POUR FAIRE PARLER LES PAYSAGES
Depuis 2018, Pierre et Francine Vergely gèrent Le Salon, une galerie accueillant des photographes de renom tel que Thierry Vezon actuellement. Rencontre dans ce lieu magnifique qui fut autrefois un salon de coiffure.
Gouttes d’eau en ricochet, croûtes d’eau salée, filets d’eau enserrés, la Camargue qui vous nargue.
Méandres zébrés, courbes déliées, strates empilées, couleurs fracassées, concassées, la Camargue bavarde, dans la symphonie des sens.
Hérons cendrés en échappées belles, flamands roses en balade, déployés en éventail, courlis cendrés aux pattes arquées, l’aigrette nichée dans les roseaux à jouer la poudre d’escampette, la Camargue en survol, en envol, en alarme, en parade.
Thierry Vezon, c’est l’œil de la Camargue, lui aussi en survol, pour creuser, percer le mystère de ces couleurs, des langues rouge sang, du pourpre éclatant, des bleus camaïeux, du drapé de violet, au loin en délavé, dans les sous couches, des villes fantômes, New York, Dubaï… ??? Des forêts fantômes… ??? S‘interroger n’est pas à craindre, tout peut s’imaginer dans l’impressionnisme de ces instantanés.
Dans cette galerie photo, les tirages de Thierry Vezon sont éclatants, le sel craquelé en mille isocèles nervurés, géométrie de l’imprévu, de l‘irrationnel, aux formes parfaites, André Vergely souligne «c’est normal, c’est un prof de maths».
La galerie Le Salon ouverte en juin 2018 par Pierre et Francine Vergely, est un petit mouchoir de poche brodé, les broderies, ces tableaux accrochés sur ces murs d’un blanc parfait. Rentrons.
Quelques marches à descendre, une porte à pousser, deux autres marches en bois vernis à dévaler et cette longue pièce en suppositoire illuminée. Au fond à gauche, une petite alcôve et si la curiosité est acceptée, en poussant la petite porte du fond, une belle vue sur le Vieux Moulin et sa passerelle s’offre au regard, le Tarn, sa jetée et sur l’eau quelques cygnes dans la lenteur, tout en candeur.
Les vieux Millavois ont sans doute encore en mémoire ce salon de coiffure, le salon de Louis, le grand père puis de Paul le père de Pierre Vergely « je me souviens encore des odeurs. Les bonnes odeurs. Elles prenaient à la gorge mais surtout je me souviens de l’odeur des ouvriers mégissiers. Ils venaient se faire couper les cheveux, ils laissaient des odeurs fortes de peaux tannées. C’était avant tout un salon populaire». La longue pièce était séparée en deux, à l’entrée pour les hommes, au milieu pour les femmes et à l’arrière sous l’alcôve, la partie atelier «mon père était coiffeur mais également gantier. Entre deux coupes, il cousait des gants». Sa table de travail est encore là, seul témoin d’un passé illustre d’une ville besogneuse et laborieuse aux mille petites mains de l’ombre pour ganter les belles de jour.

━━━

§ **Actions demandées**:
(a) Recopiez le passage de l'article sur la galerie Le Salon allant de « Gouttes d’eau en » à « de ces instantanés. ».
(b) D'après l'article sur la galerie Le Salon, pourquoi l'ancien salon de coiffure comportait-il, à l'arrière sous l'alcôve, une table de travail ?
Les items qui suivent forment un matériau distinct de l'article.

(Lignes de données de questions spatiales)
━━━

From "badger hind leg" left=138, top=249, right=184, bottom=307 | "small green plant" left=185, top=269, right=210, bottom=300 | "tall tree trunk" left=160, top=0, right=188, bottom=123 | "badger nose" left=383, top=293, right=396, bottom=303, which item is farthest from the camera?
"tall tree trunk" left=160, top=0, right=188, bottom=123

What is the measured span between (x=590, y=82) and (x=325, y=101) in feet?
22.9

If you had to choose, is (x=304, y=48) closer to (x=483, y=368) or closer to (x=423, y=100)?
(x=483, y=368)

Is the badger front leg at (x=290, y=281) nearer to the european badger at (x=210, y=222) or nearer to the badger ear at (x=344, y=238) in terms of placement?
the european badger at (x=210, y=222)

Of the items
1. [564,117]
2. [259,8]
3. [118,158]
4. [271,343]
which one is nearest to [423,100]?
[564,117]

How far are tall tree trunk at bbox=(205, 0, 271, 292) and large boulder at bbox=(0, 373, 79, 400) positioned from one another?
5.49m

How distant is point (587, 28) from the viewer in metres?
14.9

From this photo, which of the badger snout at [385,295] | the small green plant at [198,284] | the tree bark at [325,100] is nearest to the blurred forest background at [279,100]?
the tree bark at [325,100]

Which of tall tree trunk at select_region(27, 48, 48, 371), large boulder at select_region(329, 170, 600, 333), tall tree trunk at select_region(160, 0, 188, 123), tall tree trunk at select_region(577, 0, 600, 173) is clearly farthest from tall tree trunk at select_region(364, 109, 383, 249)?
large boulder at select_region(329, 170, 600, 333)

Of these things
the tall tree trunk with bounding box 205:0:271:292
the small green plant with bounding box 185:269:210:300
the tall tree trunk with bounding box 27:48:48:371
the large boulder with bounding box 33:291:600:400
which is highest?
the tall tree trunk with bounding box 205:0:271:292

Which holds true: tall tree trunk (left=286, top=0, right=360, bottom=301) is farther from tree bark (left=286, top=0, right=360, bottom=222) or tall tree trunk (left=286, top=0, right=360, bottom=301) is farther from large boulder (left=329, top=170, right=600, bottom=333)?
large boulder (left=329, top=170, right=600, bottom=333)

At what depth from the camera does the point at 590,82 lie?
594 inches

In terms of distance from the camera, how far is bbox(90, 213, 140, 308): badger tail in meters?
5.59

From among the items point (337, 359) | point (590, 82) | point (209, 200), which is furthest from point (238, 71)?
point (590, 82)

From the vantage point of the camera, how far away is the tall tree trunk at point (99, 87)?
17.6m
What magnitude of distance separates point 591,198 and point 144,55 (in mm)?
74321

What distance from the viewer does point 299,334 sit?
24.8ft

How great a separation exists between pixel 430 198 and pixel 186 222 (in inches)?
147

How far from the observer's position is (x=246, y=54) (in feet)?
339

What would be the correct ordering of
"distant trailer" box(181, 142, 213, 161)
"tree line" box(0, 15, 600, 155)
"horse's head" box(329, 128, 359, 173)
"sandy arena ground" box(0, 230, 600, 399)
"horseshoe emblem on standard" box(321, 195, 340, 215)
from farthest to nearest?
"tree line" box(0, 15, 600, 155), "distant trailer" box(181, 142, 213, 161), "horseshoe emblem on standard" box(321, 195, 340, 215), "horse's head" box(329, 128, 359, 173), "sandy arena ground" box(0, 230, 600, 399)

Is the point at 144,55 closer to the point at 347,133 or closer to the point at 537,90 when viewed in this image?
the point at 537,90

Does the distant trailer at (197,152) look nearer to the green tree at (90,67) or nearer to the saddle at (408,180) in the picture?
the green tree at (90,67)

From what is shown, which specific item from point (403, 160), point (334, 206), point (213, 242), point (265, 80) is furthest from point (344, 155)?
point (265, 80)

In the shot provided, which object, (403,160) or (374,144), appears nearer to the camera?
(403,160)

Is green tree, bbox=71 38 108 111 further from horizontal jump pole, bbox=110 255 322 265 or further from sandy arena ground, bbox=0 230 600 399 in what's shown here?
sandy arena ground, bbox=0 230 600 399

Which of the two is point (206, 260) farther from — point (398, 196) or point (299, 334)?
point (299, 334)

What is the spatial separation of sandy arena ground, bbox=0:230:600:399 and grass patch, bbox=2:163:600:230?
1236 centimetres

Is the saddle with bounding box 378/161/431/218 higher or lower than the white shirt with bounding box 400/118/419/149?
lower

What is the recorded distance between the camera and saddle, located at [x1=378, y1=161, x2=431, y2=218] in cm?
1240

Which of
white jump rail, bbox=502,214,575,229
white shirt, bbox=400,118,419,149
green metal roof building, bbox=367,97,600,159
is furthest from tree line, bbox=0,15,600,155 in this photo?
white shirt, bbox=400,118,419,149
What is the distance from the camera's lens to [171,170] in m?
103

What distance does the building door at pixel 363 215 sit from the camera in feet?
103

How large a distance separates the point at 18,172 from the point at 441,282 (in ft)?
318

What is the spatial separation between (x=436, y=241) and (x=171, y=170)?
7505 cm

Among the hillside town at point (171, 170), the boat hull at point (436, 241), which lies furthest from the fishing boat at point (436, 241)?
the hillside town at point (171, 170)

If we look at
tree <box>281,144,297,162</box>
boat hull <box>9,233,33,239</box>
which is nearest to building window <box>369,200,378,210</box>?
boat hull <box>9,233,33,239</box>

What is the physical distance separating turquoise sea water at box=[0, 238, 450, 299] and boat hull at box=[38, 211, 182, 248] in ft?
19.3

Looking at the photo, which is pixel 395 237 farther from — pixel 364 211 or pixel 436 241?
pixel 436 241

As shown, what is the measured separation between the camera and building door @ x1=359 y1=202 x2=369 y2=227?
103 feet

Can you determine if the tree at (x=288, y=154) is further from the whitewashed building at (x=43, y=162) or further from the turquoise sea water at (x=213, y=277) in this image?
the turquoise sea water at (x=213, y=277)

━━━

§ **Corrigé des exercices**:
(a)
Gouttes d’eau en ricochet, croûtes d’eau salée, filets d’eau enserrés, la Camargue qui vous nargue.
Méandres zébrés, courbes déliées, strates empilées, couleurs fracassées, concassées, la Camargue bavarde, dans la symphonie des sens.
Hérons cendrés en échappées belles, flamands roses en balade, déployés en éventail, courlis cendrés aux pattes arquées, l’aigrette nichée dans les roseaux à jouer la poudre d’escampette, la Camargue en survol, en envol, en alarme, en parade.
Thierry Vezon, c’est l’œil de la Camargue, lui aussi en survol, pour creuser, percer le mystère de ces couleurs, des langues rouge sang, du pourpre éclatant, des bleus camaïeux, du drapé de violet, au loin en délavé, dans les sous couches, des villes fantômes, New York, Dubaï… ??? Des forêts fantômes… ??? S‘interroger n’est pas à craindre, tout peut s’imaginer dans l’impressionnisme de ces instantanés.

(b) Cette partie arrière servait d'atelier, car le père de Pierre Vergely était coiffeur mais aussi gantier. Entre deux coupes, il y cousait des gants.